### Directions for this task
Convert the entries below into a Markdown table with the columns "Row" and "Entry line," giving each nonblank line its own numbered row and omitting blank lines.

* begin Data provided *

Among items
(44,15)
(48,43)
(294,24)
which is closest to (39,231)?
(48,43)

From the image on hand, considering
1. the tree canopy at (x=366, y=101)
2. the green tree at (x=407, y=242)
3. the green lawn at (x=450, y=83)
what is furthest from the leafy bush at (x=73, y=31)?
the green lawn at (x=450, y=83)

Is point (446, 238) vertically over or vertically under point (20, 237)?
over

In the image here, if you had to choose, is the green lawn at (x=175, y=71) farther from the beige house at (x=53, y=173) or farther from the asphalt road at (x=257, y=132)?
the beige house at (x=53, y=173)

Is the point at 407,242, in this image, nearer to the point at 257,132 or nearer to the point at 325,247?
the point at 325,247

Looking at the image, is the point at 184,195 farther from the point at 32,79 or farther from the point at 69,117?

* end Data provided *

### Complete answer
| Row | Entry line |
|---|---|
| 1 | Among items |
| 2 | (44,15) |
| 3 | (48,43) |
| 4 | (294,24) |
| 5 | which is closest to (39,231)? |
| 6 | (48,43) |
| 7 | From the image on hand, considering |
| 8 | 1. the tree canopy at (x=366, y=101) |
| 9 | 2. the green tree at (x=407, y=242) |
| 10 | 3. the green lawn at (x=450, y=83) |
| 11 | what is furthest from the leafy bush at (x=73, y=31)? |
| 12 | the green lawn at (x=450, y=83) |
| 13 | Is point (446, 238) vertically over or vertically under point (20, 237)? |
| 14 | over |
| 15 | In the image here, if you had to choose, is the green lawn at (x=175, y=71) farther from the beige house at (x=53, y=173) or farther from the asphalt road at (x=257, y=132)? |
| 16 | the beige house at (x=53, y=173) |
| 17 | Is the point at 407,242, in this image, nearer to the point at 257,132 or nearer to the point at 325,247? |
| 18 | the point at 325,247 |
| 19 | Looking at the image, is the point at 184,195 farther from the point at 32,79 or farther from the point at 69,117? |